3. Allocate five minutes to review your finances each day.

Just one TV commercial break is all it takes. Go over your financial transactions for the day and follow up on any discrepancies.

4. Create small money goals that are easy to accomplish. A few ideas:

I’ll spend less than $35 (per family member) a week on groceries for the next month.
I’ll deposit $25 into a savings account each Friday.

5. Obtain a renter’s insurance policy.

A few dollars each month is all it takes to ensure that you can replace everything you own in case of theft or fire.

6. Find free ways to entertain yourself.

Most of the time, spending money only serves the purpose of making yourself feel better. Instead of distracting yourself with purchases that you don’t need, discover some free forms of entertainment.

● Books and video rentals from the library
● Find free concerts or listen to your favorite music at home
● Play with a frisbee
● Card games with friends
● Spend time exercising
● Meditate
● Plant and tend to a garden

7. Focus on paying off your small debts first.

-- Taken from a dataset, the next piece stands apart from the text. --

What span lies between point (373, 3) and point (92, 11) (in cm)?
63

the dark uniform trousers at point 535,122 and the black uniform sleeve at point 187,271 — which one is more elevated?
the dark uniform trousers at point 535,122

You will build momentum while feeling a greater sense of accomplishment. You could also pay off the debt with the highest interest rate first. That makes more financial sense but may not form good habits through the rewarding feeling of a $0 balance.

8. Consider the overall cost of using an item.

Most people balk at the cost of an expensive mattress, but you literally spend ⅓ of your life lying on it. By that metric it should be one of the most expensive things you own!

● What is the cost to drive a $75,000 Mercedes each day? Even after just 5 years, roughly 1800 days, you’d be lucky to sell the car for 50% of what you paid for it. $37,500/1800 = $21/day. This doesn’t even include the cost of insurance, interest on monthly car payments, gas, or maintenance.

9. Don’t put too much money in a savings account.

Unless you need the money for an expense in the very near future, there are much better places to put your money. Put some of your money to work for you by investing it. Make a list and choose the one that makes the most sense and is in alignment with your goals.

10. Think of a financial mantra to support your financial goals and say it each day.

● I never pay full price.
● I only buy things I absolutely need.
● I am an investor.
● I save at least 10% of my income.

A dash of unconventional advice can be a very good thing. It can open your mind to new ways of looking at old challenges. You may find solutions that you otherwise would have never considered.